Liberté des mouvements de capitaux
La liberté des mouvements de capitaux est la liberté pour le capital de se déplacer librement dans plusieurs économies. Cette liberté est permise par une législation économique supprimant les contraintes sur la mobilité des capitaux. Cette liberté est favorisée par des améliorations technologiques. La libéralisation des mouvements de capitaux est un phénomène mondial qui a démarré dans les années 1970, bien que les contraintes contre ce mouvement ont été sensiblement levées depuis 1959[1], appuyée par le consensus de Washington. Objet de débats parmi les économistes, elle est décrite comme facteur de croissance de l'économie et de développement, ou, inversement, comme un facteur de crises.
Définition
Une absence d'entraves des flux
Les flux de capitaux entre un pays et un pays tiers s'analysent en termes d'entrées et de sorties, et correspondent à des placements immobiliers, des achats boursiers, des prêts, des investissements dans les appareils productifs, des achats de devises, etc. Une situation où les capitaux entrent ou sortent sans contrôle ou entrave de quelque nature que ce soit est une situation de liberté des mouvements de capitaux[2].

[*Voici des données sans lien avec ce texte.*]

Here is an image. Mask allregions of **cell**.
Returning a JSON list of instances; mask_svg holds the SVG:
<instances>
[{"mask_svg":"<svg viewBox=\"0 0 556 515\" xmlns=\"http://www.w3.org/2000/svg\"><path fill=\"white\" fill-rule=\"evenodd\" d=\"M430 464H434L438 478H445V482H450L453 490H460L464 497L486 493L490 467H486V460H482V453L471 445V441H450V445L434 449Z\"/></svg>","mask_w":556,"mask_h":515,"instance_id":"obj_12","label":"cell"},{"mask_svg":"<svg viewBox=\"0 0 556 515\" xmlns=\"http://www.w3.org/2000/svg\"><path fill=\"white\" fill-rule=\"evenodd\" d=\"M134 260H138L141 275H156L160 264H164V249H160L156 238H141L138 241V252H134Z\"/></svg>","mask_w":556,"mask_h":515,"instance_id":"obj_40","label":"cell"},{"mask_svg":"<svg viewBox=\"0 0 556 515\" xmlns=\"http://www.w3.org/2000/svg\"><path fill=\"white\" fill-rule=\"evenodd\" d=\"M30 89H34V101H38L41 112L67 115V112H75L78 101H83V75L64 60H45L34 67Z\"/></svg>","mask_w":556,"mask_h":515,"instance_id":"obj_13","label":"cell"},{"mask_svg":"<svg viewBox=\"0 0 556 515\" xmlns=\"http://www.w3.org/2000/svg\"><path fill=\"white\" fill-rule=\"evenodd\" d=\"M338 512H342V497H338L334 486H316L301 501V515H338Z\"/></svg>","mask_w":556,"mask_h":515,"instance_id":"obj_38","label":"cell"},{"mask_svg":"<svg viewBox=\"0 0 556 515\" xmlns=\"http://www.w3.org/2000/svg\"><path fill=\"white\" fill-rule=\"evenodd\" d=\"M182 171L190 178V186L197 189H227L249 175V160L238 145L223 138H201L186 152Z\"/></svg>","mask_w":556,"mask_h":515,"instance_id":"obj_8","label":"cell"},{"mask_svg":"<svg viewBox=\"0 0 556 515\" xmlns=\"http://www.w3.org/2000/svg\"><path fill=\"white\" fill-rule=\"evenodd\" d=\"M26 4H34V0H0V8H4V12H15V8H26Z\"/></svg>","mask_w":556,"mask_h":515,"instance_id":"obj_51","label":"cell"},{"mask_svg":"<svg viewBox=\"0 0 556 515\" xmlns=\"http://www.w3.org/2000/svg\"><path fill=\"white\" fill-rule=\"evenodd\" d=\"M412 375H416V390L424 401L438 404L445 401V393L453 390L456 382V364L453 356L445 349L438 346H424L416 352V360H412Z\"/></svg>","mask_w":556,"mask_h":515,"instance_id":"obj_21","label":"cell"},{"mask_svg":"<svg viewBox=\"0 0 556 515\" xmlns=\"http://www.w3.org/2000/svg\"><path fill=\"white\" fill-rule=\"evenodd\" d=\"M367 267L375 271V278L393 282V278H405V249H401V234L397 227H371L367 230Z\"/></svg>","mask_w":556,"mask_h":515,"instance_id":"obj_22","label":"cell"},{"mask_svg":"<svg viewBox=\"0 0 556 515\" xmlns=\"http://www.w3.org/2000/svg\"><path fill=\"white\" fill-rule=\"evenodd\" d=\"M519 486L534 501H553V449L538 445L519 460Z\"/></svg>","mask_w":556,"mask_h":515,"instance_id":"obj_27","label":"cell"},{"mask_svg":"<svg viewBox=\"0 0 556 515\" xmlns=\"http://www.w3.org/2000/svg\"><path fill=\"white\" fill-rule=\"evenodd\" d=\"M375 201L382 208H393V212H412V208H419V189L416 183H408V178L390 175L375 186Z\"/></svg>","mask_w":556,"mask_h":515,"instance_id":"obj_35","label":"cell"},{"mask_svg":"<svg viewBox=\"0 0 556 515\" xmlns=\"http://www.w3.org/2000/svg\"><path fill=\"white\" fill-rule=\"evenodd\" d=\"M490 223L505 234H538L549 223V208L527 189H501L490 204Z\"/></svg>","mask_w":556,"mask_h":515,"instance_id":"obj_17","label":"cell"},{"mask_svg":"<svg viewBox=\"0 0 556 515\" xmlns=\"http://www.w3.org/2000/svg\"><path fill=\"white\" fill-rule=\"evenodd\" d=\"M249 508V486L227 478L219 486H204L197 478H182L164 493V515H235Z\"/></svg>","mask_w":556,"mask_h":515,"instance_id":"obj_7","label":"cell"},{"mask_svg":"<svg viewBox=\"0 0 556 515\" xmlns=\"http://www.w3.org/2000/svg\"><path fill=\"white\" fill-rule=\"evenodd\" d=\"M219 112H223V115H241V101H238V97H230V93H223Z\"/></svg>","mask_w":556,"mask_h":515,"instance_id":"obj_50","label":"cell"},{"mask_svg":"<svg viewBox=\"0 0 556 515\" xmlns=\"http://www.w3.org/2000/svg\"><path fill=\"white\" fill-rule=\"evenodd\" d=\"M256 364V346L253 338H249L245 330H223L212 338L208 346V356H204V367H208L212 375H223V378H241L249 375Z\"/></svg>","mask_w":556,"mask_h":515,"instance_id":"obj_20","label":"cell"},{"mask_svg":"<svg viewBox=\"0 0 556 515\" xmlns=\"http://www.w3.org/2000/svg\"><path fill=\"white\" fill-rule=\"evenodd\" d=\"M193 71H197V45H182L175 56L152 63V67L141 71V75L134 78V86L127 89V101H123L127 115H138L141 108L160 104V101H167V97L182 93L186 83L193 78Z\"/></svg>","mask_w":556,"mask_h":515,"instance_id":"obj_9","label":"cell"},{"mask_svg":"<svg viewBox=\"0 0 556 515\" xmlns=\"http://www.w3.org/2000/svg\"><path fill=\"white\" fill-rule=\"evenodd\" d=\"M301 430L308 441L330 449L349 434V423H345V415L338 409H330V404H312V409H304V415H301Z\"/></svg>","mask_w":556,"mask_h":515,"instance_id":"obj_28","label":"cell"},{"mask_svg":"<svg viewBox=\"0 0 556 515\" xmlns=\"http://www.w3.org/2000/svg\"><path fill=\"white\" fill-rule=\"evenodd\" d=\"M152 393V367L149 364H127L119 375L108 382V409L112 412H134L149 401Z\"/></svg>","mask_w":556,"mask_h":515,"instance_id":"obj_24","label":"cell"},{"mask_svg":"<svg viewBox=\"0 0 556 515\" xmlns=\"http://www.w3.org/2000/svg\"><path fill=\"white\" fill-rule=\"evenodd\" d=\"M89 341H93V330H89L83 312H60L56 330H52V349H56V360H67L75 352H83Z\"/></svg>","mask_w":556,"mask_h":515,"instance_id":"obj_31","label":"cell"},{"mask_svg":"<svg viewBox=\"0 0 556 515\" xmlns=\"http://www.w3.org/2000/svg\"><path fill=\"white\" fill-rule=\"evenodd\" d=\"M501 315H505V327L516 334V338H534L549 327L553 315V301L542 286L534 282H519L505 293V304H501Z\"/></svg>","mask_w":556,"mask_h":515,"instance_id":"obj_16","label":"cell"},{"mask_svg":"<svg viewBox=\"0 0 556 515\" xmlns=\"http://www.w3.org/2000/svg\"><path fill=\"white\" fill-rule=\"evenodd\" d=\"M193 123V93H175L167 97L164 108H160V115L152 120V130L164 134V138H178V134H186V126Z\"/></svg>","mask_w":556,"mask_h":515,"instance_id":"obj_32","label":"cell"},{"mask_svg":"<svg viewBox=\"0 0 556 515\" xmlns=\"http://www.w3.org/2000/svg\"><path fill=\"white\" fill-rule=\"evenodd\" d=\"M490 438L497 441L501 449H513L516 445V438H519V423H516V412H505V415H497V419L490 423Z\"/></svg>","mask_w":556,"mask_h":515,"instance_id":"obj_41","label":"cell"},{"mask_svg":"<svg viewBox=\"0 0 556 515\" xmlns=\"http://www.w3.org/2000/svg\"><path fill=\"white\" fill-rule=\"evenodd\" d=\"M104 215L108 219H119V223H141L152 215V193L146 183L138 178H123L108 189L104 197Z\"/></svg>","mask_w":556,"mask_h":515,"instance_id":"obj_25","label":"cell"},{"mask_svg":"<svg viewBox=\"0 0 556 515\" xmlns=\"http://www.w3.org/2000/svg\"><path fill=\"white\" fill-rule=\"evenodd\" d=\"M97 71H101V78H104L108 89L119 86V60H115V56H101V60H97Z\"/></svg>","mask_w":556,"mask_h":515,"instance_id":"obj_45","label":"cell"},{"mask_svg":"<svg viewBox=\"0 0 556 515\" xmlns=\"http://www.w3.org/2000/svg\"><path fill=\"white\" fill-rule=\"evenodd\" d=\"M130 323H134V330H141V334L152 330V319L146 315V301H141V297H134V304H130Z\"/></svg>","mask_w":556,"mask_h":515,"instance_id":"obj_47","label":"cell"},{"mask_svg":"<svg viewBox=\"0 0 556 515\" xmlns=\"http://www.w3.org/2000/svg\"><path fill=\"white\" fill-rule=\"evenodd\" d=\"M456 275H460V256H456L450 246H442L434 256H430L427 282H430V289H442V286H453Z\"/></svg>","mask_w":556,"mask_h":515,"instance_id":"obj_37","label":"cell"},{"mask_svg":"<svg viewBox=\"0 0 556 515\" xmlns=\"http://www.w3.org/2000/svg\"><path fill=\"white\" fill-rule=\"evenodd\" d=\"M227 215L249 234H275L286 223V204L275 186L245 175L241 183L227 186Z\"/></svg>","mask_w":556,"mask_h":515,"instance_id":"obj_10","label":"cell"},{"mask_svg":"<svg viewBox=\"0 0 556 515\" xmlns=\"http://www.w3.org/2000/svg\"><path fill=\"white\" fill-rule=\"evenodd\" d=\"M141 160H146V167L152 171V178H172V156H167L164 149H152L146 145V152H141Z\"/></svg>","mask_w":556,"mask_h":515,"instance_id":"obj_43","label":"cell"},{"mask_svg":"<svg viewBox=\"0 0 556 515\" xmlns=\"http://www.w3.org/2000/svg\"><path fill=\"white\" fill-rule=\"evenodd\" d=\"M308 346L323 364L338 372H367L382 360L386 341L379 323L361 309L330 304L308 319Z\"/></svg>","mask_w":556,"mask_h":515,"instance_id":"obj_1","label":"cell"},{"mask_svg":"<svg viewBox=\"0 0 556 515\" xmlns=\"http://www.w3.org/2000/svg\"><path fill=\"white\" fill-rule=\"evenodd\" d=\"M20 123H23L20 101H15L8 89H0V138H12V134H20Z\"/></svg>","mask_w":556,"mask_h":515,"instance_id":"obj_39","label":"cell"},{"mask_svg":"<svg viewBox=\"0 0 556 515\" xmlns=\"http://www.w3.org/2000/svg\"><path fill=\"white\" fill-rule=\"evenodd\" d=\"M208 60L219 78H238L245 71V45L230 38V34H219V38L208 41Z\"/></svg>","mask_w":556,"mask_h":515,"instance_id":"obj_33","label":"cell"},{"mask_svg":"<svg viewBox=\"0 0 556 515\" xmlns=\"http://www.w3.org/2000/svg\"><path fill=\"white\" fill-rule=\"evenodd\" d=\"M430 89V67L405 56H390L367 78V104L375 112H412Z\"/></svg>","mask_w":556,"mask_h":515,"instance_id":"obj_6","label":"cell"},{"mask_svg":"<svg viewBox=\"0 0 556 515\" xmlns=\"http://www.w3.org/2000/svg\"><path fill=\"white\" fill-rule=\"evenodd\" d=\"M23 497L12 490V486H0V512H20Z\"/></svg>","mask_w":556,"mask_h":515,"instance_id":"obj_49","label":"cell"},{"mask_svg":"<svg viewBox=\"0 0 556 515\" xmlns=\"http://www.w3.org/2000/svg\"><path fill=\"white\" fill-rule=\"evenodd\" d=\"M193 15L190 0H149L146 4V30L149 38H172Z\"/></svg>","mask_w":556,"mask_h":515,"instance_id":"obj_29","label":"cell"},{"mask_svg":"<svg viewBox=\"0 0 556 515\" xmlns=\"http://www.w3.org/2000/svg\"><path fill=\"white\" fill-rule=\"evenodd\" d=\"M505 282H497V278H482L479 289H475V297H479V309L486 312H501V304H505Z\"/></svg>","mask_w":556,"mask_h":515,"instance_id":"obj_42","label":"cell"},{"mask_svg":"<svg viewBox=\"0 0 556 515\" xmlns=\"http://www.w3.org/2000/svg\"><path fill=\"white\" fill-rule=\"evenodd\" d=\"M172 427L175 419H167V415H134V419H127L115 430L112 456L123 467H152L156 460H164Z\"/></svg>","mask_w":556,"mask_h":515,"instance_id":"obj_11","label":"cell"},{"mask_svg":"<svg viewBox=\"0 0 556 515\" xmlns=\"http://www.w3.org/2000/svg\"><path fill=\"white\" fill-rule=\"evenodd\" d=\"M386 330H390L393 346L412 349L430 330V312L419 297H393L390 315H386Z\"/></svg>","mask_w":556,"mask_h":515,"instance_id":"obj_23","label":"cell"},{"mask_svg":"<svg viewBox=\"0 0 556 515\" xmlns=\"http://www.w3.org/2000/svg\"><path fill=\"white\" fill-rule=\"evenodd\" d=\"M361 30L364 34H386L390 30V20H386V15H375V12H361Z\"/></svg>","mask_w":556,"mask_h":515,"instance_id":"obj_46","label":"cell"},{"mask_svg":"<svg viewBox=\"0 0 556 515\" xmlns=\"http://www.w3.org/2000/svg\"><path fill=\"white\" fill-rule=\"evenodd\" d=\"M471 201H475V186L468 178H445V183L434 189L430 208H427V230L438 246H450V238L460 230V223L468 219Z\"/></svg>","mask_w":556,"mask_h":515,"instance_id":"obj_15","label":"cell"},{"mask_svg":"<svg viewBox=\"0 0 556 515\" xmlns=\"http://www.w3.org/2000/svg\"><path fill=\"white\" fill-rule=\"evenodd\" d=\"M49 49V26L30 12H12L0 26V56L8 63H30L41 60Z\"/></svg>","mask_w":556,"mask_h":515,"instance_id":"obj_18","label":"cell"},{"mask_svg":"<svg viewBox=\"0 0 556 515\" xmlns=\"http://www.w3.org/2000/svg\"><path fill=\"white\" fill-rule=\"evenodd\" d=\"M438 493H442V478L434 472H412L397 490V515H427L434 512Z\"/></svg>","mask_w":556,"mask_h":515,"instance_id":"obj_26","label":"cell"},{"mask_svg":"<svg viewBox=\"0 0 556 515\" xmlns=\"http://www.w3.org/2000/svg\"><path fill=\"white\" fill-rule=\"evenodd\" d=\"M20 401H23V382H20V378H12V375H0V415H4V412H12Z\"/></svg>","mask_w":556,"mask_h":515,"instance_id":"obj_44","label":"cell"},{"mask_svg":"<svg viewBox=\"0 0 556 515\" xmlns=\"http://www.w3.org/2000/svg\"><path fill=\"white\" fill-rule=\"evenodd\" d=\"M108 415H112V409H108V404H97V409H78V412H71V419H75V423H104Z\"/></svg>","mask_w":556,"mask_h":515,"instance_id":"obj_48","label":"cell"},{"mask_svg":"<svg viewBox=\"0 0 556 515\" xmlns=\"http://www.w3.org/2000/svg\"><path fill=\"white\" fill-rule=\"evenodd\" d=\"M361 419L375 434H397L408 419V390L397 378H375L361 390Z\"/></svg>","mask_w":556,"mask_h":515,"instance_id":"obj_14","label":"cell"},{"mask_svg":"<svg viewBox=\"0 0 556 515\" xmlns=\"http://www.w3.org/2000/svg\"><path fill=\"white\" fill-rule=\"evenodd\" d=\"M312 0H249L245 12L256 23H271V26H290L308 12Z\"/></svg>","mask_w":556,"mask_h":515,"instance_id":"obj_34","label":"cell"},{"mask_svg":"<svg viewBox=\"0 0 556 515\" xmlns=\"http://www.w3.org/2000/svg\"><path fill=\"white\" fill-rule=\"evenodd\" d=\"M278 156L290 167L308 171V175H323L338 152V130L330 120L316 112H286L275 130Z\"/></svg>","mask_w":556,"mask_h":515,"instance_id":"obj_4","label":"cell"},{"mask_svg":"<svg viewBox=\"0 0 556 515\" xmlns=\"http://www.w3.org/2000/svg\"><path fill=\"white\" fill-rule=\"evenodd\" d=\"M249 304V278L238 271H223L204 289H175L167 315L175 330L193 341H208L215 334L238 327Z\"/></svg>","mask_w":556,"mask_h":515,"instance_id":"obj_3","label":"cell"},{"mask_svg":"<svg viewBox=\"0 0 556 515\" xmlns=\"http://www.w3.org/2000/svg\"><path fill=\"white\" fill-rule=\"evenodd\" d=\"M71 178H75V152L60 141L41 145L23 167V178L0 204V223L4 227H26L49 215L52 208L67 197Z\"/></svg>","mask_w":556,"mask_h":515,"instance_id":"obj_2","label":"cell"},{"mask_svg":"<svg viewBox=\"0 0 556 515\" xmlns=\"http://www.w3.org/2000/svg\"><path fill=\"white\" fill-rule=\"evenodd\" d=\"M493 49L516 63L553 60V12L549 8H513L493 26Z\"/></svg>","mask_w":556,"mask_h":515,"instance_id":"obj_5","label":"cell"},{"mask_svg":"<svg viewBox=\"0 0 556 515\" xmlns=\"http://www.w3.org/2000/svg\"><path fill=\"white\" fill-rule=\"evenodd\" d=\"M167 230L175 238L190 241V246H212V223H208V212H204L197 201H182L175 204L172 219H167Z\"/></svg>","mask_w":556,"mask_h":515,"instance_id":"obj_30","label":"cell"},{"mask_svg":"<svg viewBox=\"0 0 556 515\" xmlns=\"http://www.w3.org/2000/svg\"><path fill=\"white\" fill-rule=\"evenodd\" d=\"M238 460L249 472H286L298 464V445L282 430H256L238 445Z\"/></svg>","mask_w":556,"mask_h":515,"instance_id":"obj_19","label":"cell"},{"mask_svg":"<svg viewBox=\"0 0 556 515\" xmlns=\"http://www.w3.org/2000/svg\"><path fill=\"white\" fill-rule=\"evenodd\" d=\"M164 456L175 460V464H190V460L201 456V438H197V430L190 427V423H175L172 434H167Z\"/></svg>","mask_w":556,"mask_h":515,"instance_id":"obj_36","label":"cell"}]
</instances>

Une conséquence de la déréglementation financière
Les mouvements de capitaux recouvrent des réalités diverses. Il peut s'agir par exemple d'une entreprise qui implante une usine dans un pays étranger, ou bien d'un achat spéculatif de produits financiers à court terme réalisé par une société d'assurance ou un fonds de pension. La libéralisation des mouvements de capitaux recouvre donc elle-même des aspects divers, et certains aspects de la déréglementation financière en font partie.
Dans le domaine de la finance, la complexité technologique rend le contrôle des transferts de capitaux malaisé pour les pouvoirs publics. Cela explique que la libéralisation puisse être à la fois le résultat d'une volonté politique et donc de dispositions législatives, mais aussi, dans une certaine mesure, un phénomène lié à la modernité des moyens de communication et de traitement de l'information[2].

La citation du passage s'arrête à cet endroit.